TLR4
Description
The TLR4 (toll like receptor 4) is a protein-coding gene located on chromosome 9.
Toll-like receptor 4 (TLR4), also designated as CD284, is a key activator of the innate immune response and plays a central role in the fight against bacterial infections. TLR4 is a transmembrane protein of approximately 95 kDa that is encoded by the TLR4 gene. TLR4 belongs to the toll-like receptor family, which represents the pattern recognition receptors (PRR). PRRs are named for their ability to recognize evolutionarily conserved components of microorganisms (bacteria, viruses, fungi, and parasites), called pathogen-associated molecular patterns (PAMPs). The recognition of a PAMP by a PRR triggers rapid activation of the innate immunity essential to fight infectious diseases. TLR4 is expressed in immune cells mainly of myeloid origin, including monocytes, macrophages, and dendritic cells (DC). It is also expressed at a lower level on some non-immune cells, including epithelium, endothelium, placental cells, and beta cells in Langerhans islets. Most myeloid cells express also high amounts of plasma membrane-anchored CD14, which facilitates the activation of TLR4 by LPS and controls the subsequent internalization of the LPS-activated TLR4 important for receptor signaling and degradation. The main ligands for TLR4 are lipopolysaccharides (LPS), the major components of the outer membrane of Gram-negative bacteria and some Gram-positive bacteria. TLR4 can also be activated by endogenous compounds called damage-associated molecular patterns (DAMPs), including high mobility group box protein 1 (HMGB1), S100 proteins, or histones. These compounds are released during tissue injury and by dying or necrotic cells.
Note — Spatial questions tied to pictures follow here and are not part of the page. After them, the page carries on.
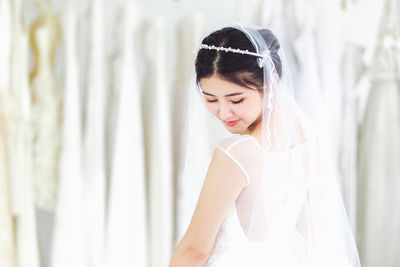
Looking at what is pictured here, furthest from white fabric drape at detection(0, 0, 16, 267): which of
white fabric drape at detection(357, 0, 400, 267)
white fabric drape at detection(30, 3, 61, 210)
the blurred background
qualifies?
white fabric drape at detection(357, 0, 400, 267)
TLR4 is a transmembrane receptor that acts as a pattern recognition receptor (PRR) to recognize both pathogen-associated molecular patterns (PAMPs) and damage-associated molecular patterns (DAMPs). This recognition triggers innate immune responses by activating downstream signaling pathways, ultimately leading to the production of pro-inflammatory cytokines. TLR4 cooperates with LY96 at the plasma membrane to mediate the innate immune response to bacterial lipopolysaccharide (LPS). It also participates in LPS-independent inflammatory responses triggered by free fatty acids, such as palmitate, and Ni(2+). Mechanistically, TLR4 acts via the MYD88, TIRAP, and TRAF6 signaling pathway, resulting in NF-kappa-B activation, cytokine secretion, and inflammation. Alternatively, CD14-mediated TLR4 internalization via endocytosis can initiate a MYD88-independent signaling cascade through the TICAM1-TBK1-IRF3 axis, leading to type I interferon production. Besides cytokine secretion, TLR4 activates the NLRP3 inflammasome and establishes a positive feedback loop between autophagy and the NF-kappa-B signaling cascade. In complex with TLR6, TLR4 promotes inflammation in monocytes/macrophages by associating with TLR6 and the receptor CD86. Upon binding to ligands like oxLDL or amyloid-beta 42, the TLR4:TLR6 complex is internalized and triggers inflammatory responses, resulting in the NF-kappa-B-dependent production of CXCL1, CXCL2, and CCL9 cytokines via the MYD88 pathway, as well as CCL5 cytokine via the TICAM1 pathway. In myeloid dendritic cells, vesicular stomatitis virus glycoprotein G, but not LPS, activates IRF7, leading to type I IFN production in a CD14-dependent manner. TLR4 is crucial for the migration-promoting effects of ZG16B/PAUF on pancreatic cancer cells.
TLR4 is also known as ARMD10, CD284, TLR-4, TOLL.